Reranking is the precision pass that sits between bi-encoder retrieval and LLM generation. It exists because retrieval optimises for recall while LLMs need precision, and the two are not the same problem. Two families of reranker dominate: cross-encoders that produce a single relevance score in 50 to 300 milliseconds at a sub-cent per-query cost, and LLM rerankers that can apply arbitrary rubrics for one cent to ten cents per query and several hundred milliseconds of additional latency. Most production RAG should start with a cross-encoder, measure the lift against a golden set, and graduate to LLM rerank or to a hybrid only when the relevance rubric outgrows what a single score can express.

Production checklist

  • Add a reranker between bi-encoder retrieval and the LLM call. Start with BAAI/bge-reranker-v2-m3 self-hosted or Cohere Rerank as a hosted alternative.

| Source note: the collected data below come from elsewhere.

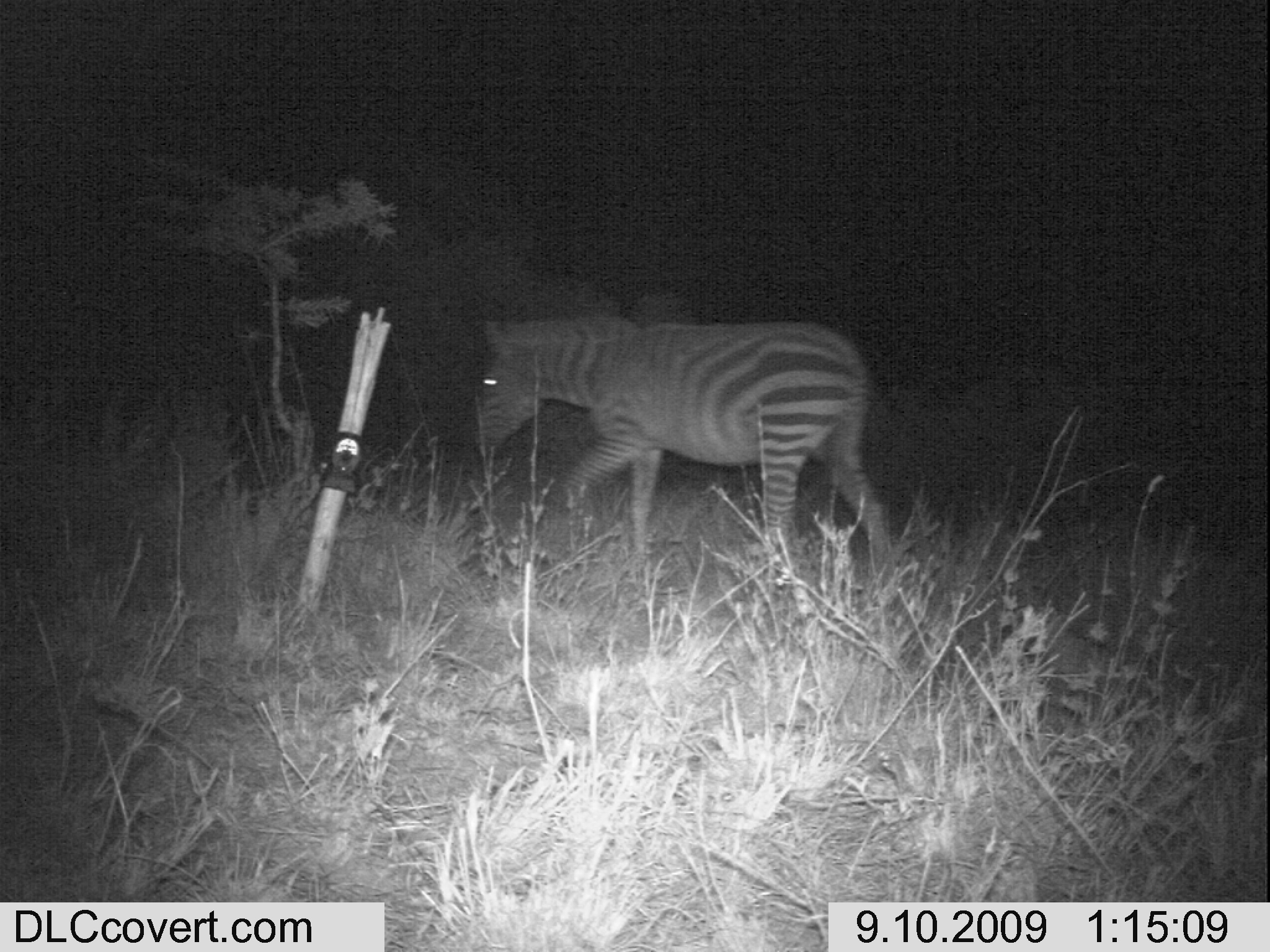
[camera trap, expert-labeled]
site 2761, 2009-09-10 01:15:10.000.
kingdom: Animalia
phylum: Chordata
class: Mammalia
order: Perissodactyla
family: Equidae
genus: Equus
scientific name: Equus quagga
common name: plains zebra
Equus quagga (plains zebra), count 1.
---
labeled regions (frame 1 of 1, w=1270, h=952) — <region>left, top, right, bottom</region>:
equus quagga: <region>473, 316, 890, 556</region>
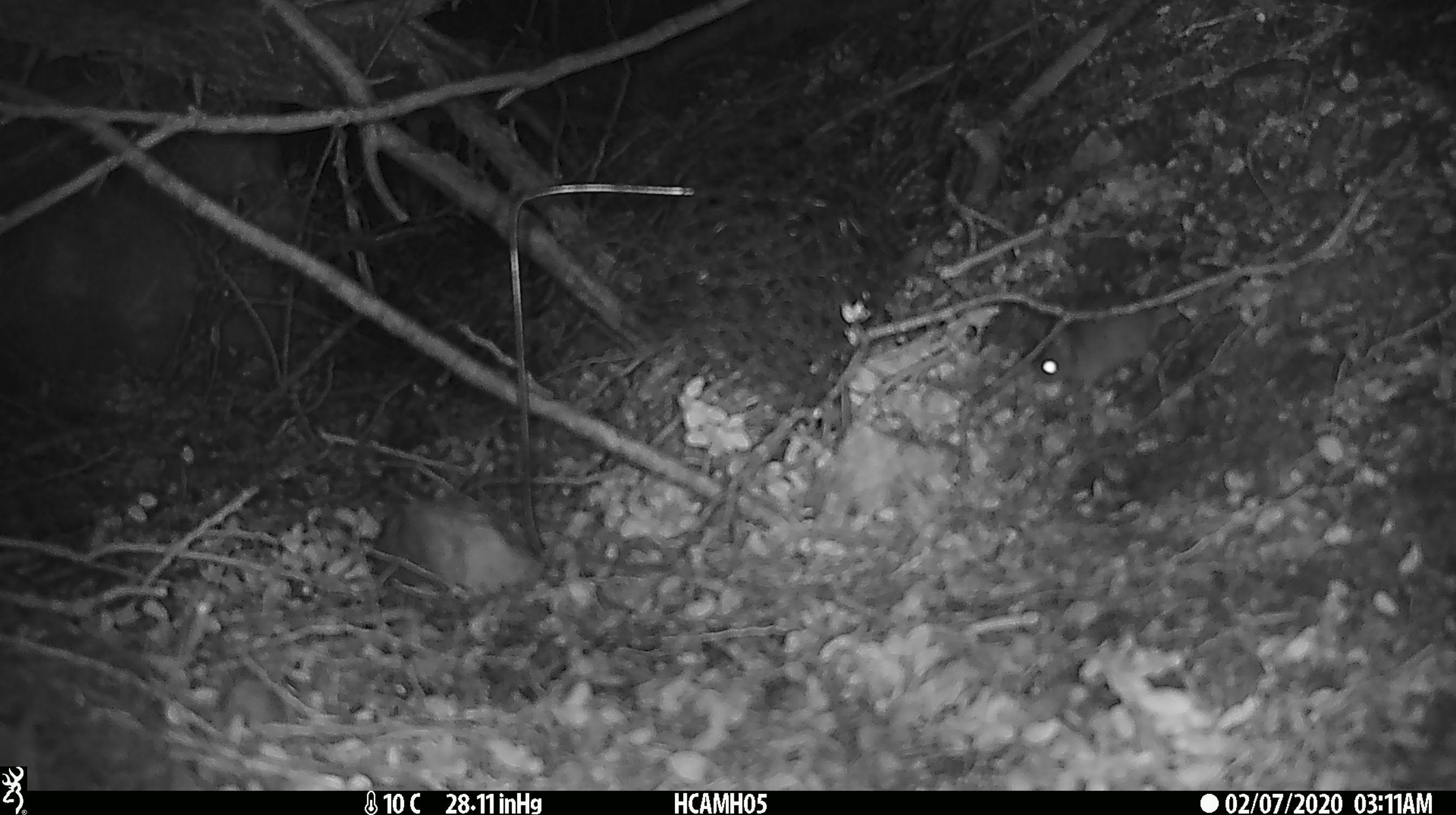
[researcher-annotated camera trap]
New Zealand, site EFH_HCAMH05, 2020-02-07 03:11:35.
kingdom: Animalia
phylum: Chordata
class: Mammalia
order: Rodentia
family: Muridae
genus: Mus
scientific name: Mus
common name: mouse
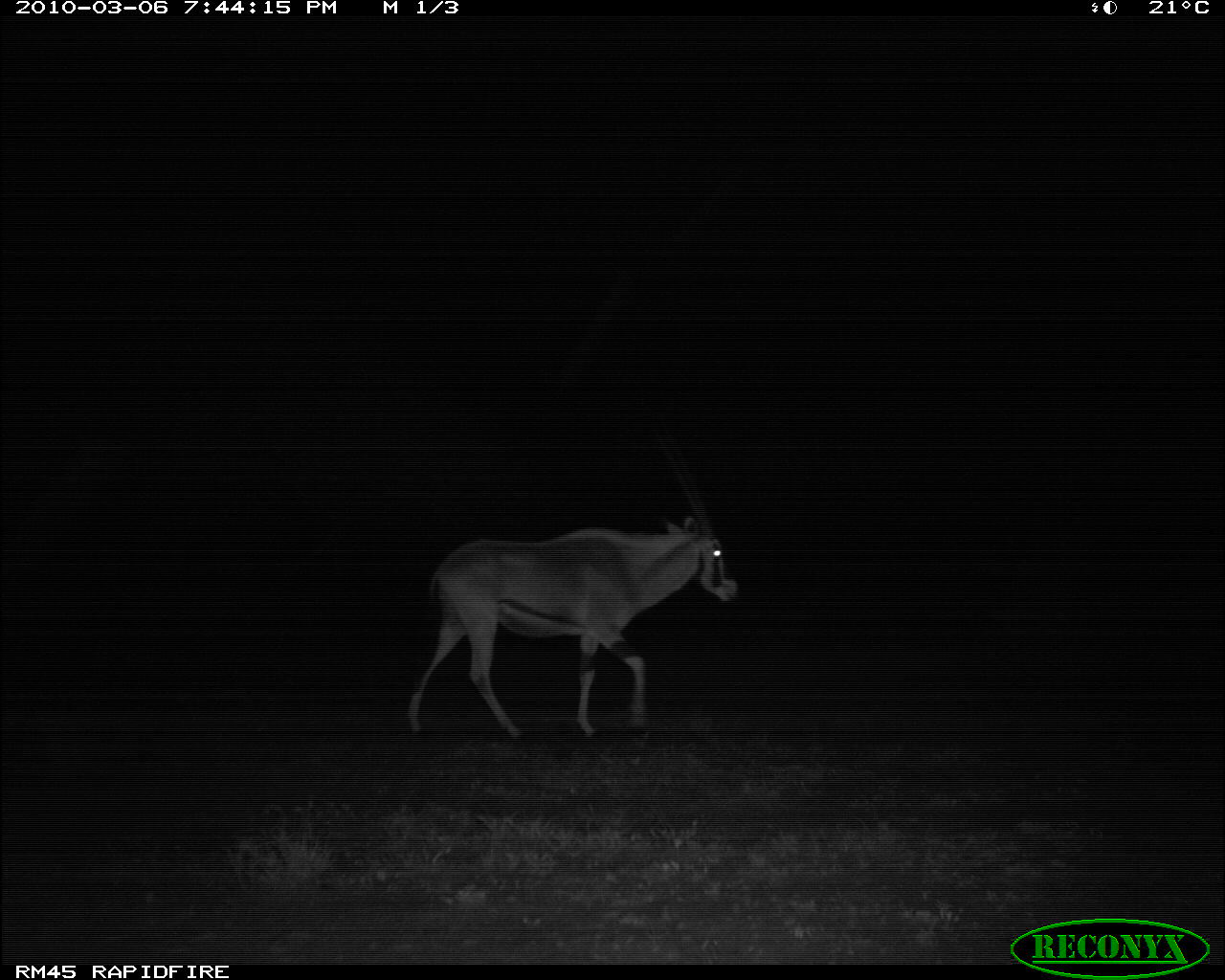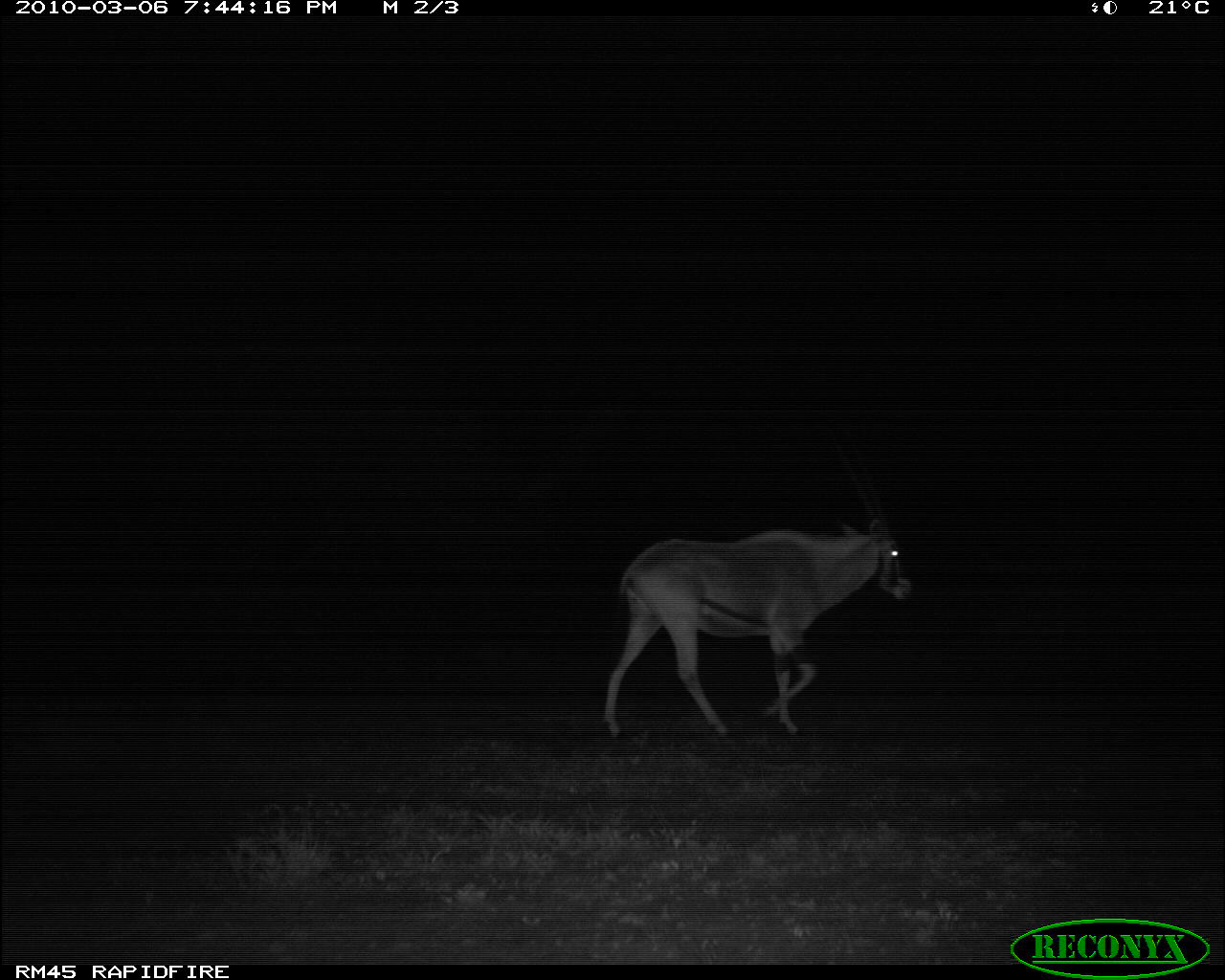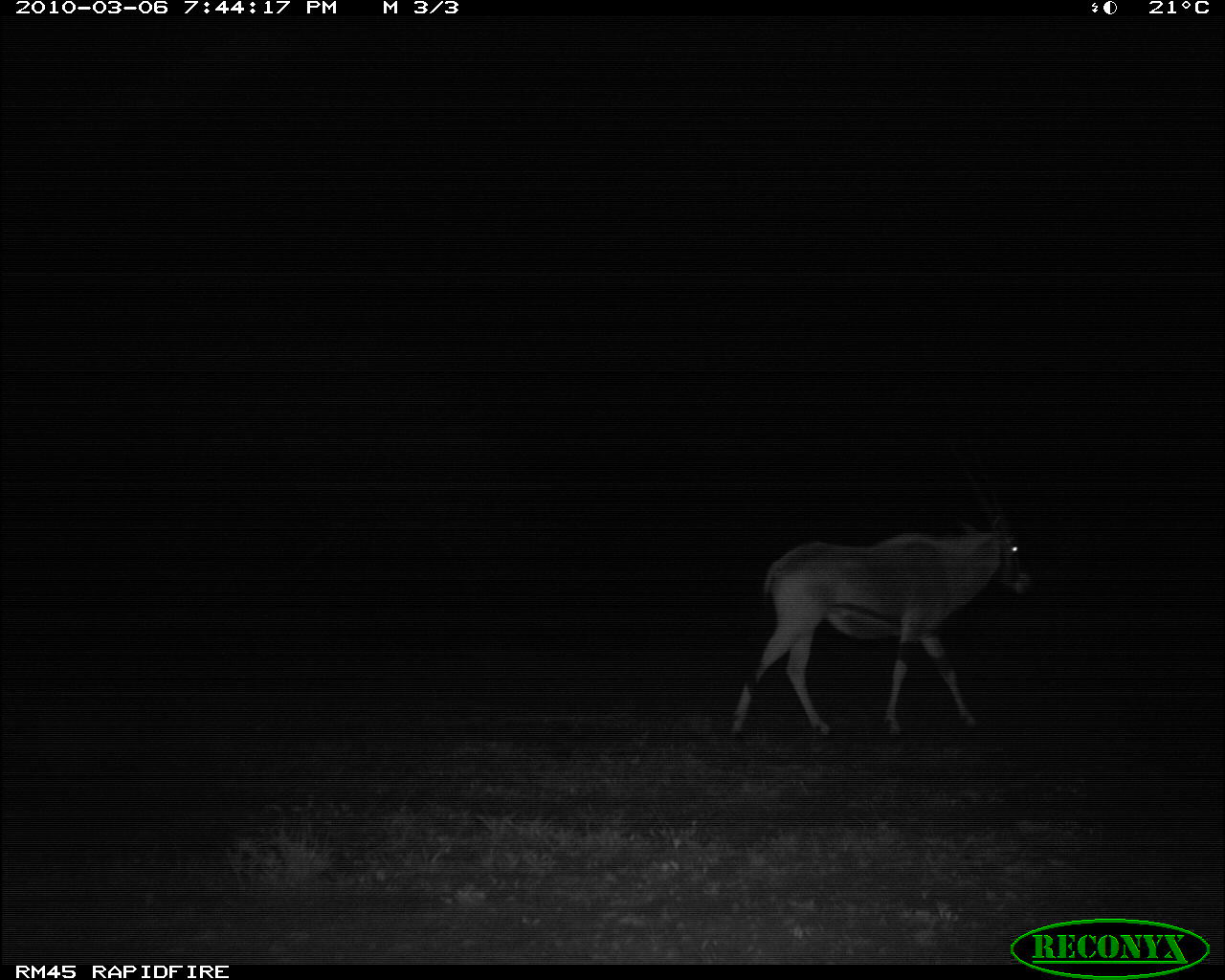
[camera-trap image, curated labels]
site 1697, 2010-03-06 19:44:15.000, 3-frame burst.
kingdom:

  • Retrieve 50 candidates at stage one, rerank to the top five at stage two. Tune both numbers from observed quality and latency, not from defaults.

  • Measure the rerank lift against the golden-set evaluation from Issue 003 before committing to the reranker as a permanent component.

  • Track per-query latency and cost for the rerank stage as a separate metric, sliced by tenant and by prompt template.

  • Log the candidate set, the rerank scores, and the final selection per request, so any regression is reproducible against a known input.

  • If a custom relevance rubric is needed (recency weighting, source preference, multi-aspect), evaluate LLM rerank or the hybrid pattern (cross-encoder narrows to 20, LLM reranks those) against the same golden set rather than committing on intuition.

  • Add a feature flag that bypasses the reranker, so the stage can be turned off during a vendor outage or a regression investigation without redeploying the application.

  • Re-evaluate the choice of reranker quarterly. The space moves quickly, and the best open-source model two quarters ago is rarely the best open-source model today.